### PAGE
%%

In an aspect, the ranking process 270 may be configured to reduce or prune the set of candidate legal authorities 260 in addition to or as part of the ranking process. For example, the candidate legal authorities may include some less relevant or irrelevant legal authorities due to the lack of any known citations to one or more legal authorities relevant from the input data 210 and the reliance on contextual and semantic analysis of the input data 210 (e.g., using bag of words, segmentation, etc.). As an example, suppose the input data 210 was a memo seeking the answer to a question along the lines of “Whether a castle doctrine self-defense law would extend to a converted garage.” In such a scenario the set of candidate legal authorities 260 may include zoning cases related to garage conversions, which may share some similarities with respect to specific aspects of the input (e.g., garage conversions), but such a result may not be relevant to the legal issues raised in the question presented. To eliminate less relevant results from the set of final recommended authorities 280, the ranking process 270 may be configured to prune the set of candidate legal authorities 260. As can be appreciated from the foregoing, the pruning process may reduce the set of candidate legal authorities to a manageable number, as well as eliminate noise from the candidate legal authorities, producing a set of final recommended authorities 270 that are most relevant to the legal issues and facts extracted from the input data 210. In other implementations, pruning may not remove candidate legal authorities from the set of candidate legal authorities, but may instead rank less relevant candidate legal authorities lower in the set of final recommended authorities 270. Exemplary aspects of performing pruning are described in more detail below.

%%

### JOBS
1/ In the passage on ranking legal authorities, what kind of cases might the candidate set include for the question about a converted garage?
2/ Continue the passage on ranking candidate legal authorities from its last sentence.
These records come from a separate source.

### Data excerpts
%%

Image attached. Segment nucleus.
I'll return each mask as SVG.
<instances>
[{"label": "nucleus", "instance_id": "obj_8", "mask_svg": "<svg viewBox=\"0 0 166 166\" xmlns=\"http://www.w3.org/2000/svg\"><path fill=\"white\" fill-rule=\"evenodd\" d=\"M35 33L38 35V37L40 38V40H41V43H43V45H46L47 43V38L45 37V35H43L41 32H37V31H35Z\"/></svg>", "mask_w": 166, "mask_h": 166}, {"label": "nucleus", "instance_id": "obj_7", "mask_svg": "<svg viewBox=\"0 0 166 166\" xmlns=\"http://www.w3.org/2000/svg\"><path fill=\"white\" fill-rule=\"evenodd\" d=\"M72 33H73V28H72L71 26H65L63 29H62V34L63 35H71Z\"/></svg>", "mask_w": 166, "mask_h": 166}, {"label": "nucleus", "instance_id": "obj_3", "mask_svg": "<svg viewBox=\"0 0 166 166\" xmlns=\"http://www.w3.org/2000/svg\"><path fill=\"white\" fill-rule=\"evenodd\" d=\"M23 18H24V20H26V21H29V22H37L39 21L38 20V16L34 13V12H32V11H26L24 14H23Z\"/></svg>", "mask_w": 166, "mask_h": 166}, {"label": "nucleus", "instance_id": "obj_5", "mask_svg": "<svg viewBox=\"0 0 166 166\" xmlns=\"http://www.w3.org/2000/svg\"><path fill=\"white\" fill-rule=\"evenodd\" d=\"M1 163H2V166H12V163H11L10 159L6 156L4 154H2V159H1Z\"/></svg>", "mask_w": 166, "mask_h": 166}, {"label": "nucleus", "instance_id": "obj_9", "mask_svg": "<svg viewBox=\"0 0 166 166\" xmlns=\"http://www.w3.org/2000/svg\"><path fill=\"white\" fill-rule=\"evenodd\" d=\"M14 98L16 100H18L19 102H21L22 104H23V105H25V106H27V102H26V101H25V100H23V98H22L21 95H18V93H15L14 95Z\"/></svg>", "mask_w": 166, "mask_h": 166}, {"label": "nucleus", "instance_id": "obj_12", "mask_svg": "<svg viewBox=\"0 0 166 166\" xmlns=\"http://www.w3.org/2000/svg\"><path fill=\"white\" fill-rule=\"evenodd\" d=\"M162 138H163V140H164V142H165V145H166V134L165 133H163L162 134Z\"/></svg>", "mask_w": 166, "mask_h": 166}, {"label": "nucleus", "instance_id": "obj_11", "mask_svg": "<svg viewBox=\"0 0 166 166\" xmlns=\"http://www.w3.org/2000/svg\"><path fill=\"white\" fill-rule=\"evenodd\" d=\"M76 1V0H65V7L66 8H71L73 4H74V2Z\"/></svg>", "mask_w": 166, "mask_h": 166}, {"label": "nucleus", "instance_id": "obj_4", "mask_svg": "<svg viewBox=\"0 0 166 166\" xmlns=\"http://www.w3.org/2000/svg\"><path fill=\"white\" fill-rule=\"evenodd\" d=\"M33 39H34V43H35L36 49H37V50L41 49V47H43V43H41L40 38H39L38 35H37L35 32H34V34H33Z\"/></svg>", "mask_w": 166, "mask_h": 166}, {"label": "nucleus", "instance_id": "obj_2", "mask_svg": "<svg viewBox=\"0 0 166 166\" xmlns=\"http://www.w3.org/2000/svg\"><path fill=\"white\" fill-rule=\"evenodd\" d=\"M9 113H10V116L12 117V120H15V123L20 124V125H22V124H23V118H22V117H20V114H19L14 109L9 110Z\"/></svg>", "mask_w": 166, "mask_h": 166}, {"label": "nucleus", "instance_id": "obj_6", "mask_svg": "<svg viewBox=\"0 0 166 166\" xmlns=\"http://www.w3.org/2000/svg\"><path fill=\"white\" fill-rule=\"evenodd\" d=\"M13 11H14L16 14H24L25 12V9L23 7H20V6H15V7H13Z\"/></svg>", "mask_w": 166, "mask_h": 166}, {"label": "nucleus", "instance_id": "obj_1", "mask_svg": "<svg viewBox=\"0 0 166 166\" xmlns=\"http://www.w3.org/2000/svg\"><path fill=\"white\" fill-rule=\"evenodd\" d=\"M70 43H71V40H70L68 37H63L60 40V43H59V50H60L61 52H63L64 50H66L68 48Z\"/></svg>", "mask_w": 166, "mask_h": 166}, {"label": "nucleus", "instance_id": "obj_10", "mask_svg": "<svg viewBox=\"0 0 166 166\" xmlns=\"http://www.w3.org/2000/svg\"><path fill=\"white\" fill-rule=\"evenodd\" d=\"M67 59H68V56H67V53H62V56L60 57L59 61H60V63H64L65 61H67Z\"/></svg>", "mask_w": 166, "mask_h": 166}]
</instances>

%%

### RESPONSES PER TASK
1/ Zoning cases related to garage conversions.

2/
To further illustrate operations of the ranking process 270, the ranking engine 124 may be configured to perform one or more ranking processes prior to the pruning. For example, the ranking process 270 may include a supervised ML algorithm configured to classify and/or rank candidate legal authorities. As a non-limiting example, FIG. 2 shows a support vector machine (SVM) 272 being used. Additionally, the ranking process 270 may utilize additional ML models to refine the ranking, such as a gradient boosting machine (GBM) thresholding model 274, which may be configured to prevent overfitting among ranked results. It is noted that the decision spaces utilized by the SVM and GBM may support different types of decisions and considerations and by using them both in combination, additional types of analysis of the candidate legal authorities and their relevance to the input data may be considered, improving the overall quality of the rankings and enabling legal authorities to be presented to the researcher in a manner such that more relevant legal authorities are ranked higher and presented earlier in the rankings than less relevant legal authorities.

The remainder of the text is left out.